Chance, Paul. (1974). O. Ivar Lovaas Interview with Paul Chance. Psychology Today.

Fuller, P. R. (1949). Operant conditioning of a vegetative human organism. The American Journal of Psychology, 62(4), 587-590.

Q: What is “punishment” as that term is used in ABA? Is it bad?

A: No. “Punishment,” as that term is used in ABA, is not bad. Unfortunately, though, that term is exploited by those who are misinformed about our practice. “Punishment” never involves retribution or harm to the recipient of services. Credentialed ABA providers rarely use punishment and only after other attempts to treat a behavior have failed. When punishment strategies are used, they are expected to be used with other reward-based procedures and carefully watched. For example, a young child who runs across the parking lot may immediately be asked to practice walking across the same lot a few times while holding the hand of an adult. This action may decrease unsafe running in the future. Additionally, it serves as an opportunity for the child to practice a safe response that can be rewarded next time.

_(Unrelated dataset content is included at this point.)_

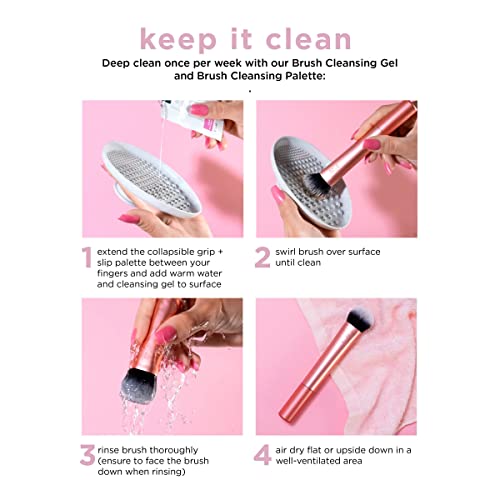 Real Techniques Snatch + Sculpt Contour Makeup Brush, 1 Count (Pack of 8) - size: 8 Count (Pack of 1)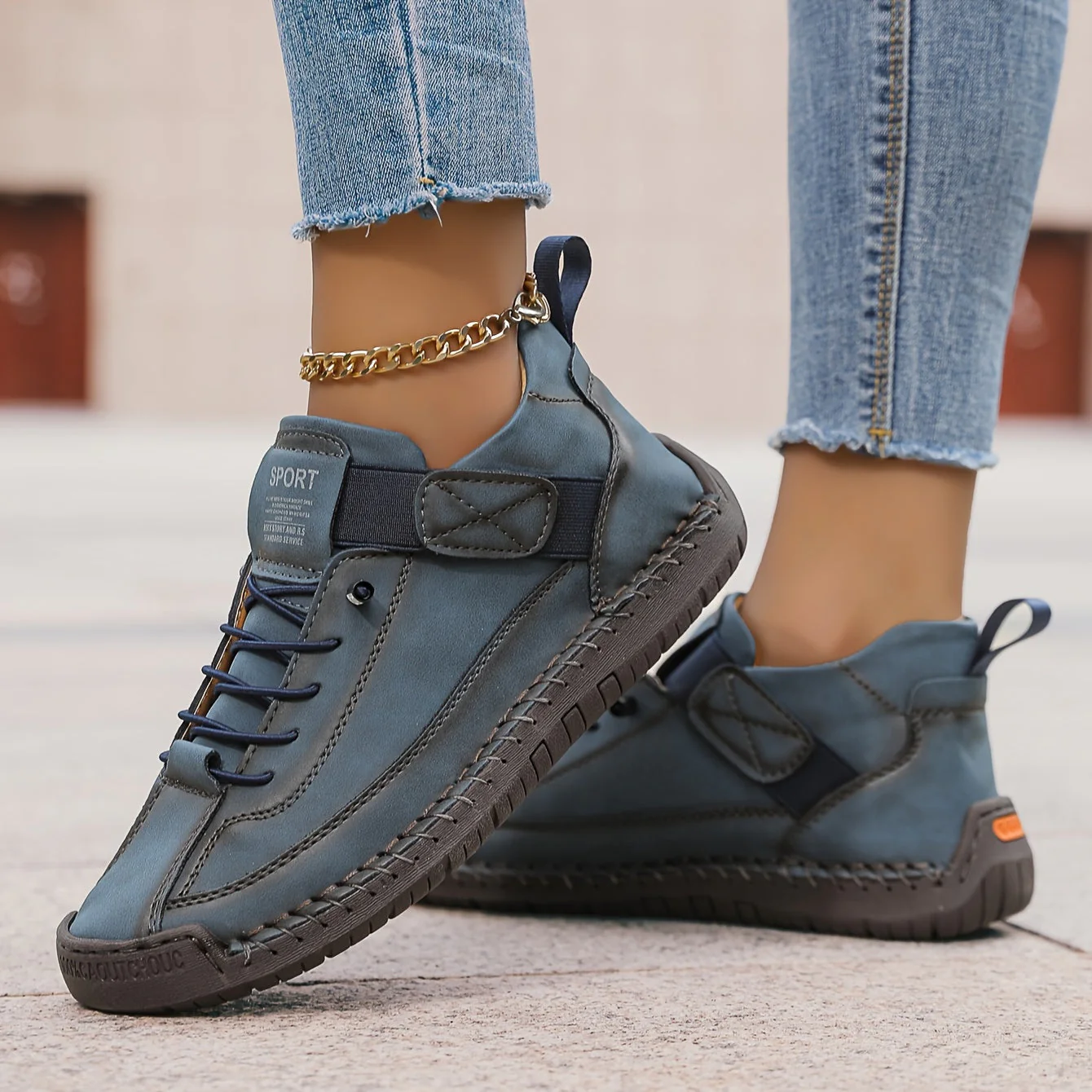 Donna | Orthopedic Lace-Up Sneakers - Image 8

Q: Do behavior analysts take into consideration the reasons why a behavior might be happening?

A: Yes. Credentialed ABA providers very deliberately take into account the reasons why recipients of their services perform certain activities. In fact, an entire methodology known as functional behavior assessment is designed around this basic idea. These reasons are expected to be incorporated into treatment to ensure needs, wants, and preferences are being met.

Last Updated July 16, 2021

Note: Although historically, person-first language has been preferred by the broader disability community, people diagnosed with autism spectrum disorder, their families, and providers have expressed dramatically different preferences. Because of this, we use both person-first and identity-first language in this Q&A.